- Born: October 17, 1981 (age 44)
- Education: University of Malta
- Occupations: Lawyer; businessman; lobbyist; journalist;
- Political party: Labour Party
- Spouse: Sarah

= Charlon Gouder =

Maltese businessman, lawyer and former journalist

Charlon Gouder is a Maltese businessman, lawyer and former journalist with the network One.

==Early life==
In his teens, Gouder studied at Ġ.F. Abela Junior College. He played the trombone with the Msida band club and the Malta Philharmonic Orchestra.

==Career==
===Journalism===
Gouder hosted a current affairs program on One called Viċi Versa.

===Business===
In his capacity as a lawyer, Gouder founded the law firm Gouder & Associates. Gouder is Chief Executive Officer of Aquaculture Resources Ltd, a congolermamte formed between Malta's largest fish farm owners.

===Politics===
He voted against joining the European Union in the 2003 membership referendum. Gouder stood as a candidate for the Labour Party in the 2014 European Parliament election in Malta. He failed to get elected, with 6719 first count votes. Gouder has a close friendship with former Prime Minister Joseph Muscat and has represented him in various legal proceedings, including the Vitals Hospital inquiry. In July 2025, Gouder was appointed by Minister Anton Refalo to the Food Safety and Security Council for a period of 3 years.

==Legal issues==

In 2006, Charlon Gouder was found guilty of breaching Article 4 of the Code of Ethics. It was found Gouder breached ethics by airing a recorded telephone conversation with then-Nationalist Party treasurer Peter Darmanin without asking Darmanin for permission. In 2007, Gouder was once again found guilty of breaching journalistic ethics by the Commission for Journalistic Ethics.

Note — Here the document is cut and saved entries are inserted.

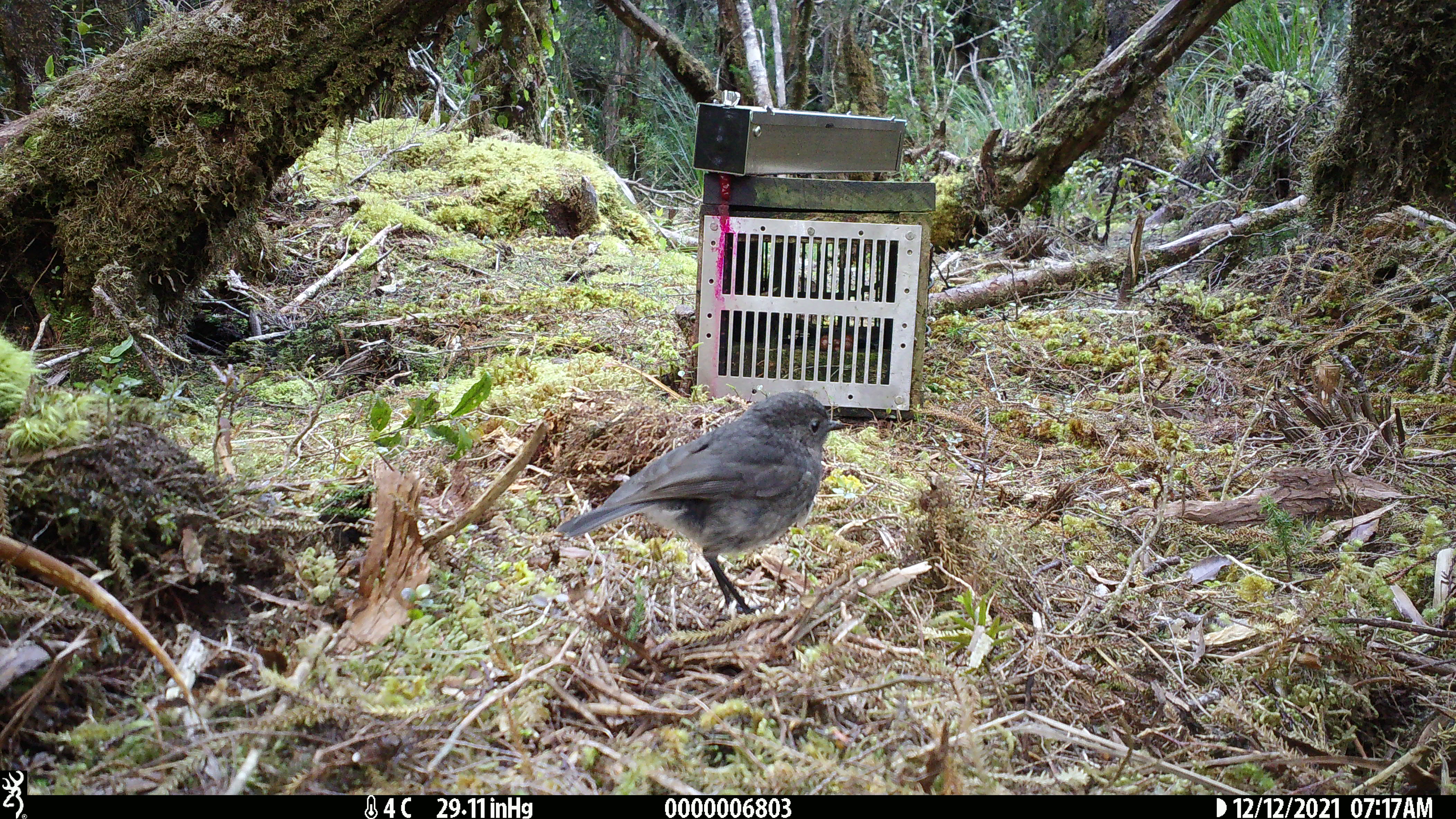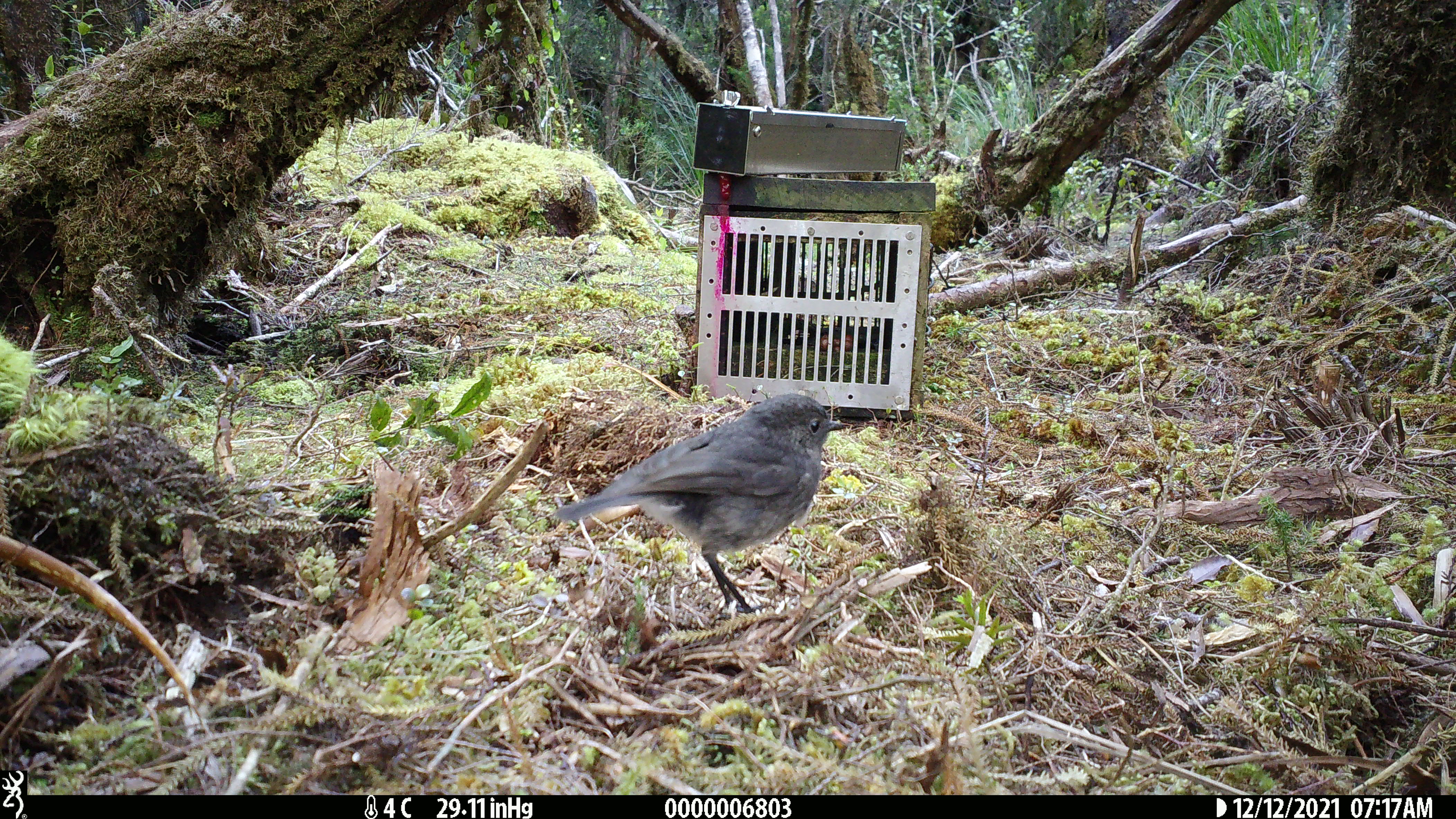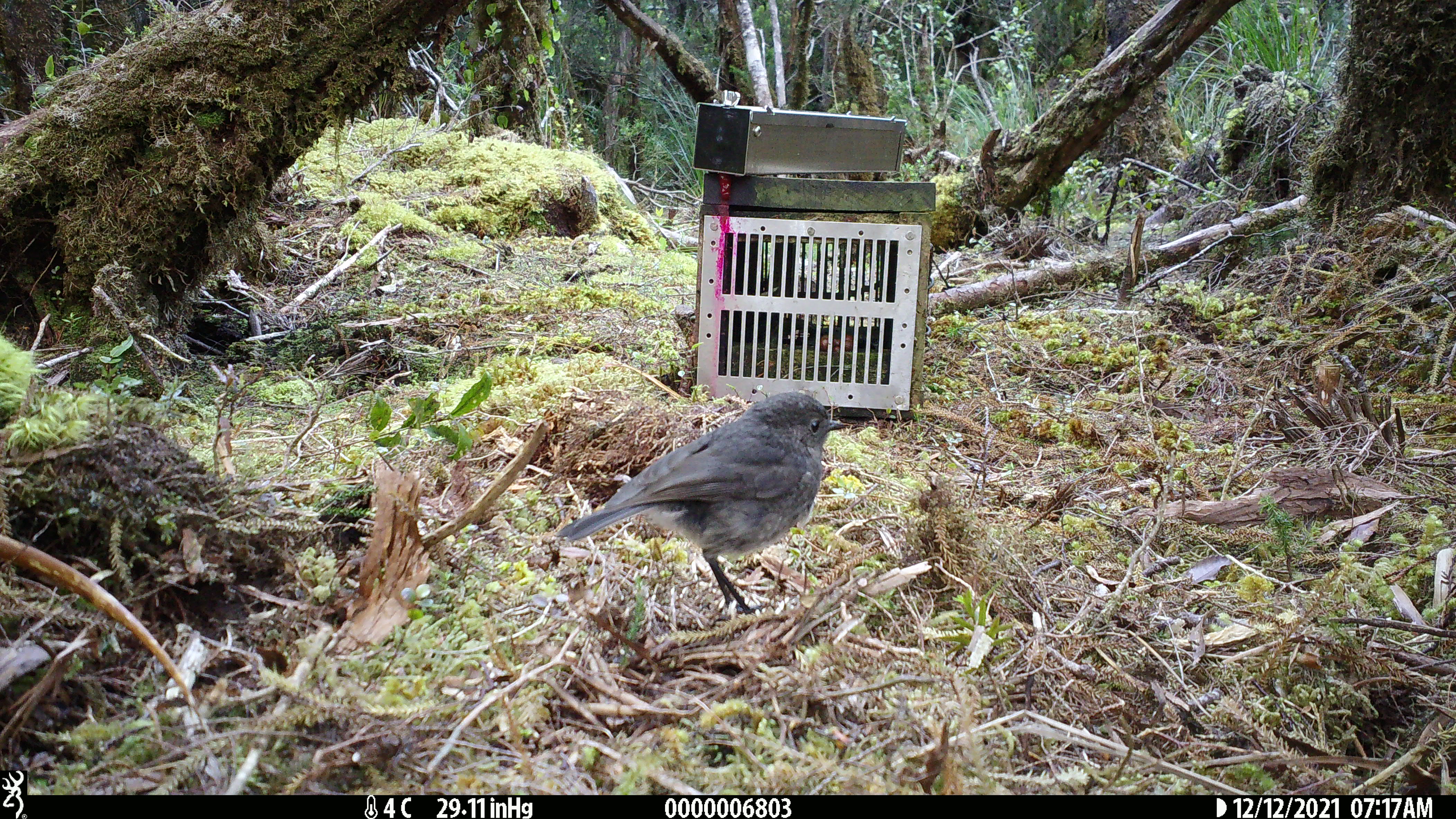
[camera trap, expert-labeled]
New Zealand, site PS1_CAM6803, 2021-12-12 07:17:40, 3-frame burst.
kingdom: Animalia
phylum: Chordata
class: Aves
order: Passeriformes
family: Petroicidae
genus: Petroica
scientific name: Petroica australis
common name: new zealand robin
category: robin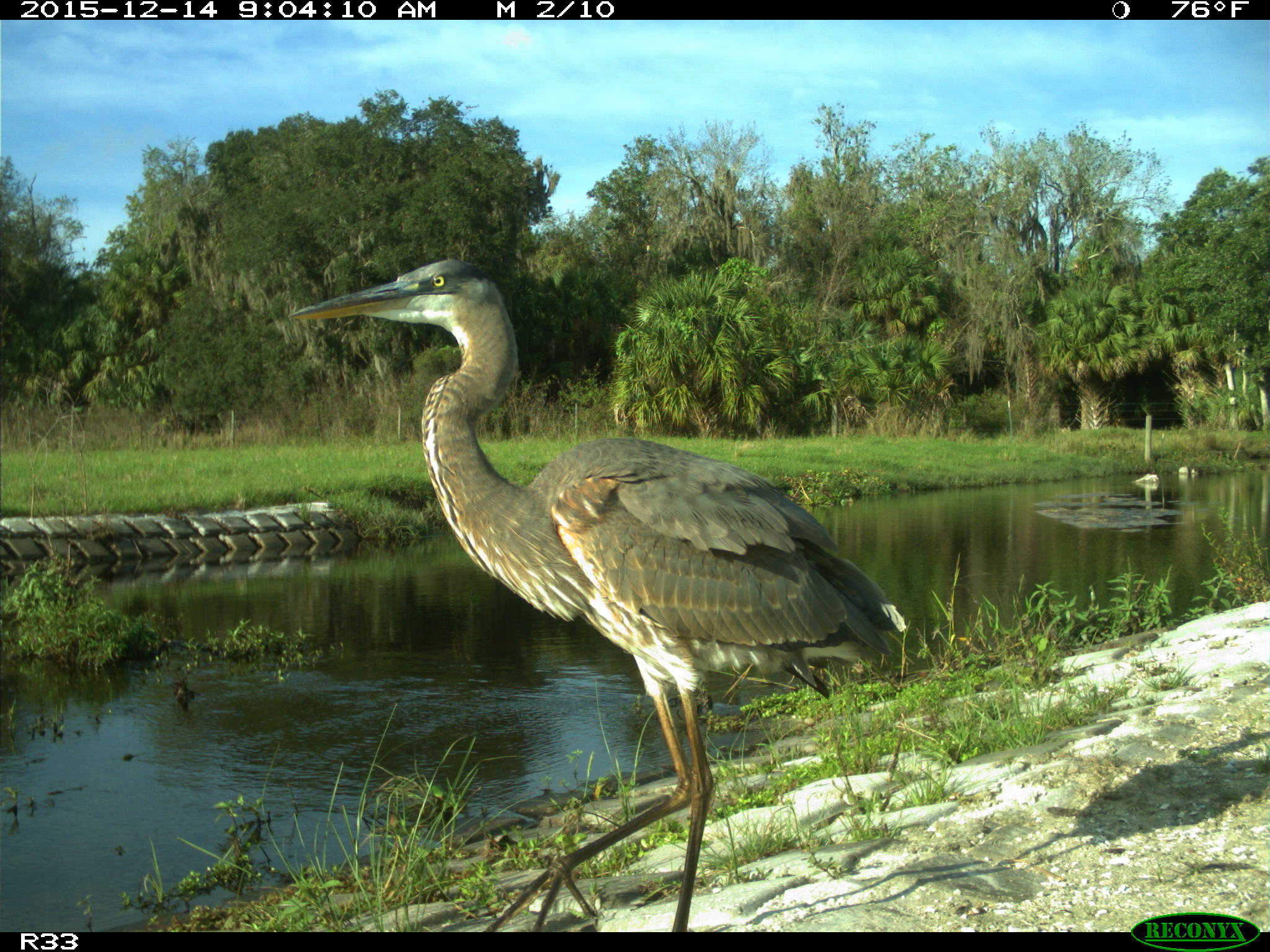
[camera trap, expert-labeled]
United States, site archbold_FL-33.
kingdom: Animalia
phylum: Chordata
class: Aves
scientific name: Aves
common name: birds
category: unidentified bird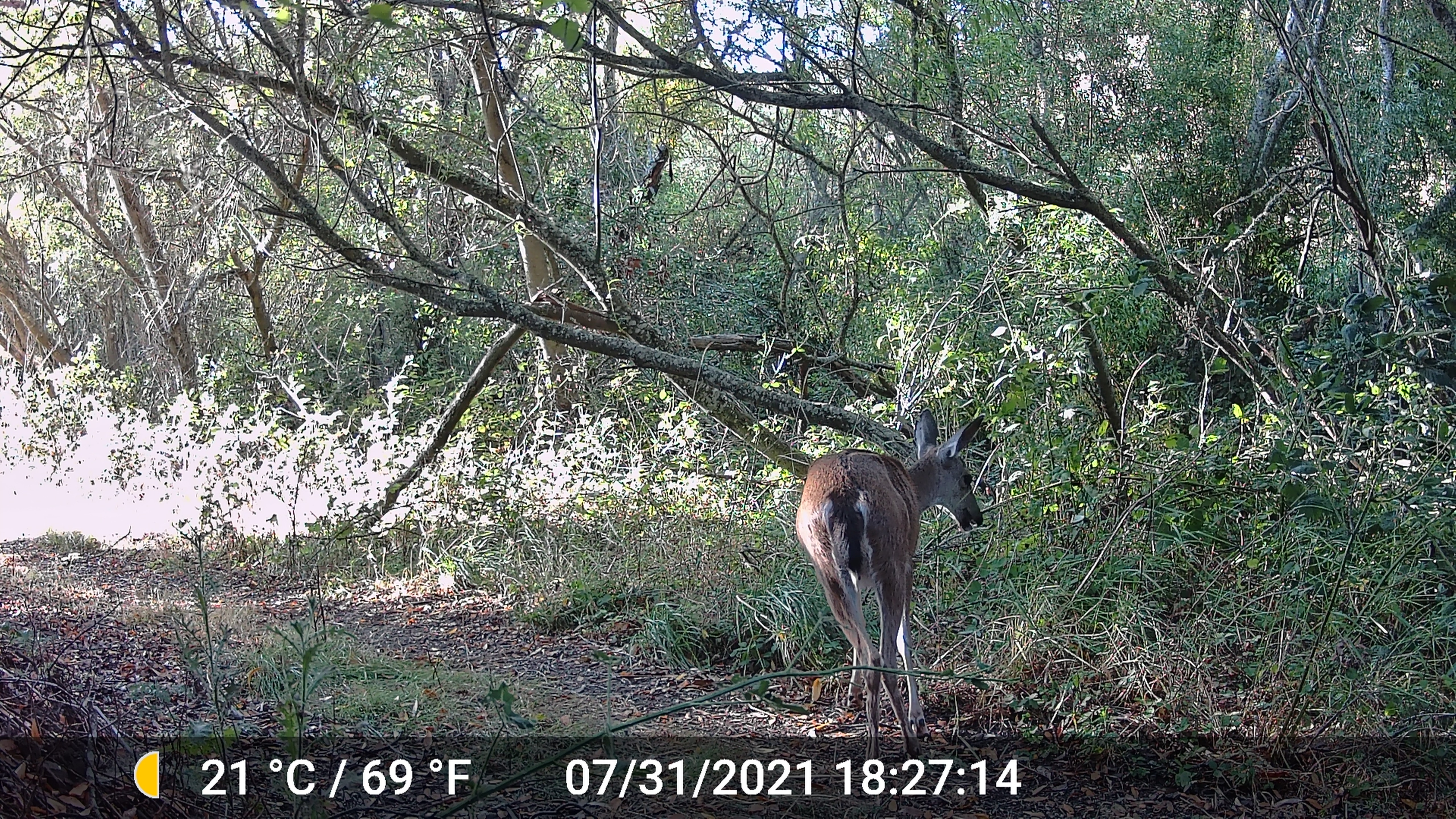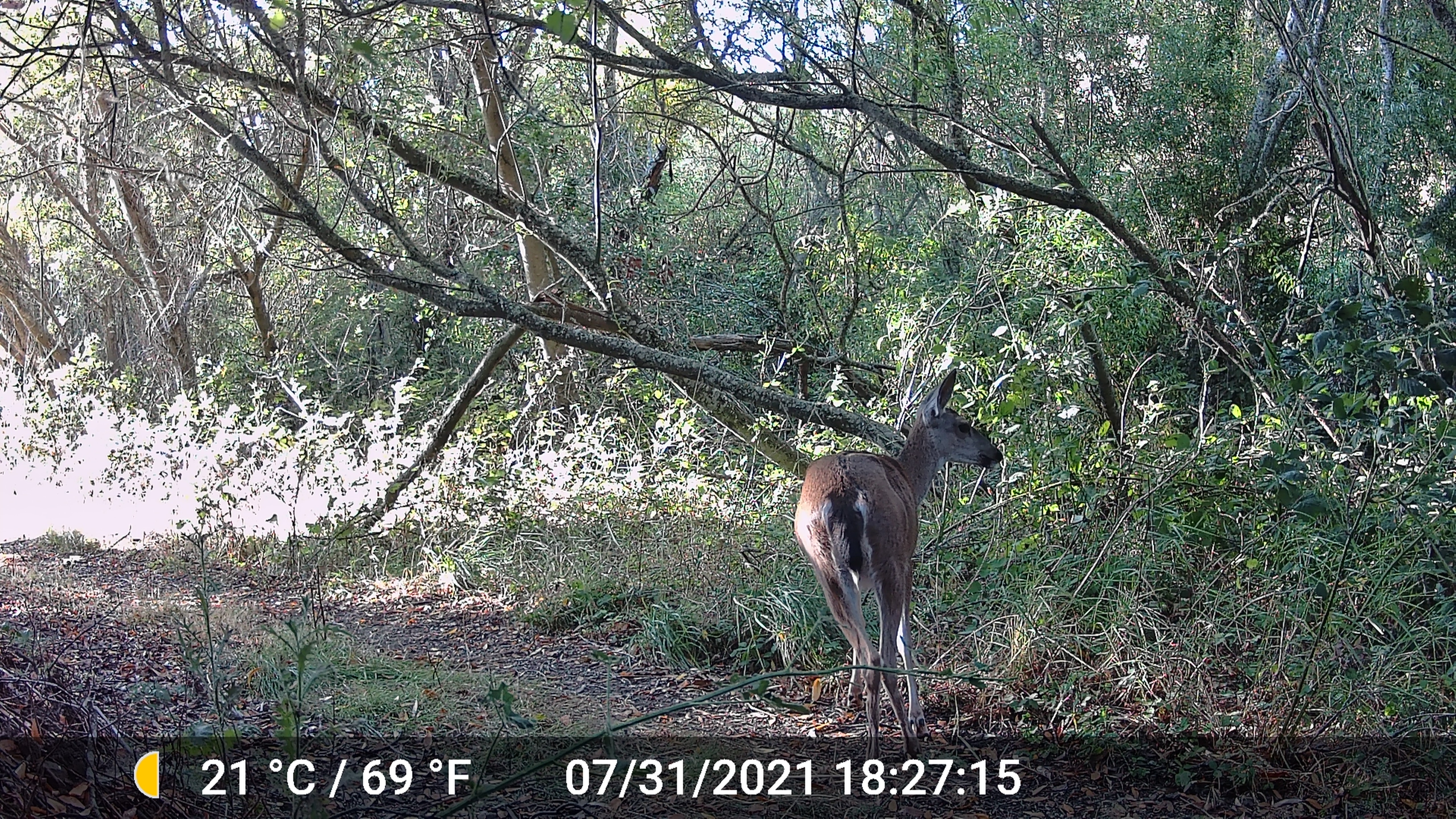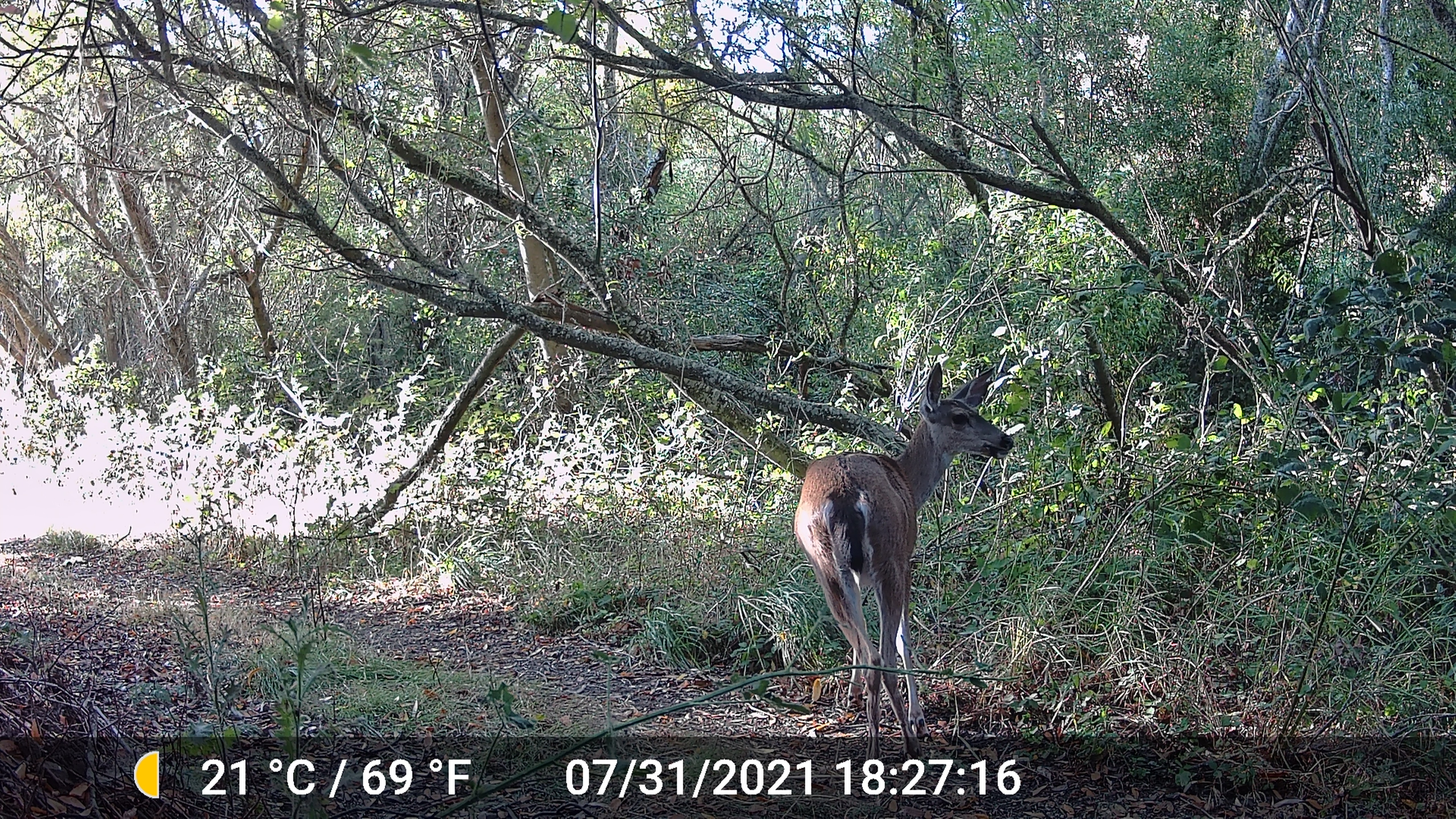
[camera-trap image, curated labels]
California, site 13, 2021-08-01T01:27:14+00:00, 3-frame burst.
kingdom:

In 2010, Gouder accused journalist and blogger Daphne Caruana Galizia of criminal libel while Gouder and his TV crew were filming her outside court in 2010. Caruana Galizia was acquitted of libel in 2012.

In 2014, Gouder was sued by former Nationalist Finance Minister Tonio Fenech for defamation over allegations Gouder made that cases of energy theft were not thoroughly invested by Enemalta. Gouder later retracted the allegations. In 2015 a court ordered that Gouder and Kurt Farrugia pay former St. Paul's Bay mayor Graziella Galea €2000 in libel damages.